As the World Economic Forum was about to convene in Davos, Switzerland, a new report highlighted growing global inequality and seemed set to challenge the delegates to do something about it. The respected and influential international NGO Oxfam, which holds one of six co-chairs at Davos, predicts that, on current trends, 1 percent of the world’s population will possess more wealth than the other 99 percent by 2016.
In an interview with Britain’s Guardian daily, the, executive director of Oxfam International Winnie Byanyima said the increased concentration of wealth seen since the deep recession of 2008-09 was dangerous and needed to be reversed. According to Byanyima, “The message is that rising inequality is dangerous. It’s bad for growth and it’s bad for governance. We see a concentration of wealth capturing power and leaving ordinary people voiceless and their interests uncared for.”

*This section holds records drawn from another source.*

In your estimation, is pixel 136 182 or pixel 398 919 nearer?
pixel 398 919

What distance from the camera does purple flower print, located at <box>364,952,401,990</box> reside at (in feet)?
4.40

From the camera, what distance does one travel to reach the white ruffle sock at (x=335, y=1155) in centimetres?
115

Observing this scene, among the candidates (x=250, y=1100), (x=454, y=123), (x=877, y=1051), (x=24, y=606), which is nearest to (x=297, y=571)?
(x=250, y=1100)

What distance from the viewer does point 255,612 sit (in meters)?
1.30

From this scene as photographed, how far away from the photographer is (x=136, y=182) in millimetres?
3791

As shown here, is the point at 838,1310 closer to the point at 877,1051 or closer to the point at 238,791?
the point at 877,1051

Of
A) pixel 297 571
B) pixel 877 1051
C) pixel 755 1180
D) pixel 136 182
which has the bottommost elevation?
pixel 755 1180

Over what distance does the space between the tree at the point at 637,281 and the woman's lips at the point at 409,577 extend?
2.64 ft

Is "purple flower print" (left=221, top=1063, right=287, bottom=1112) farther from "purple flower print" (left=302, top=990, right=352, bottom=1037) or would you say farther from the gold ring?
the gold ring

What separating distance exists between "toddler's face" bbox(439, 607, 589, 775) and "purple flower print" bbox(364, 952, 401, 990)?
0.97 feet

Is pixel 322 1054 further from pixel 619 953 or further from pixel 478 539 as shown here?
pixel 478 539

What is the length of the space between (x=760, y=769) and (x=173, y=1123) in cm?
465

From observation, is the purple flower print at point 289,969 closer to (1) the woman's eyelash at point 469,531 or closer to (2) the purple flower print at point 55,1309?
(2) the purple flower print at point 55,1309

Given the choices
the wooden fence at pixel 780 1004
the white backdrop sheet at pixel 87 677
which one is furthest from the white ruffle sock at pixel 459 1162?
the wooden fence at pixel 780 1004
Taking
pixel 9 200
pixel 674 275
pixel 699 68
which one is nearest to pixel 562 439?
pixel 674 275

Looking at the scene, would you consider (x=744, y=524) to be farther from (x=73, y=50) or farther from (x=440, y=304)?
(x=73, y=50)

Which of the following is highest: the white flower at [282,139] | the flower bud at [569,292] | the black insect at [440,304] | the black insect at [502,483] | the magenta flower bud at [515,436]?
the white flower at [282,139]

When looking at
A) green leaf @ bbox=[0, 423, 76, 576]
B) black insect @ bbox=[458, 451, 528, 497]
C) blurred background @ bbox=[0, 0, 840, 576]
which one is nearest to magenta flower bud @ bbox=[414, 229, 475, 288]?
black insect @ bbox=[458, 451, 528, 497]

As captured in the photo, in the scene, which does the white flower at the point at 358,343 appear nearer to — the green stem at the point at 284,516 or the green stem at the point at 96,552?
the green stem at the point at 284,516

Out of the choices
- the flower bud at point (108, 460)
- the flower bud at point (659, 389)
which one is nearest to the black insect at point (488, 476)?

The report made headlines in the British media Monday, eliciting a considerable level of comment yet, as is so often the case in our times, practically disappearing as the news-cycle moved into Tuesday. Oxfam’s report showed that the world’s least well-off 80 percent own just 5.5 percent of its wealth, while the share owned by the best-off 1 percent has increased from 44 percent in 2009 to 48 percent in 2014. Meanwhile, in Britain, there is growing concern about downward pressure on living standards especially among the working poor, and the rise of foodbanks even as an economic recovery of sorts appears to be under way; while research has revealed that the UK’s richest 100 families own as much as 30% of UK households.
The flow of news like this, backed by solid research, should and does give rise to reflection—are we to accept such figures on this inequality as inevitable? Is our global economic model inexorable and individuals powerless in its face? Indeed, are there links between this situation and the rise of terror and is the source of that terror a segment of the world’s population that feels itself materially left behind, but articulates its alienation in pseudo-religious language? It’s time for a serious debate about this.
As Oxfam Director Byanyima put it, “Do we really want to live in a world where the 1 percent own more than the rest of us combined? The scale of global inequality is quite simply staggering…” Pope Francis, more than once, has warned of the damage that unrestricted inequality could do but other leaders are not yet responding. The world, not least people of faith, needs to decide if this state of affairs is acceptable; and what the consequences might be of just accepting it and doing nothing.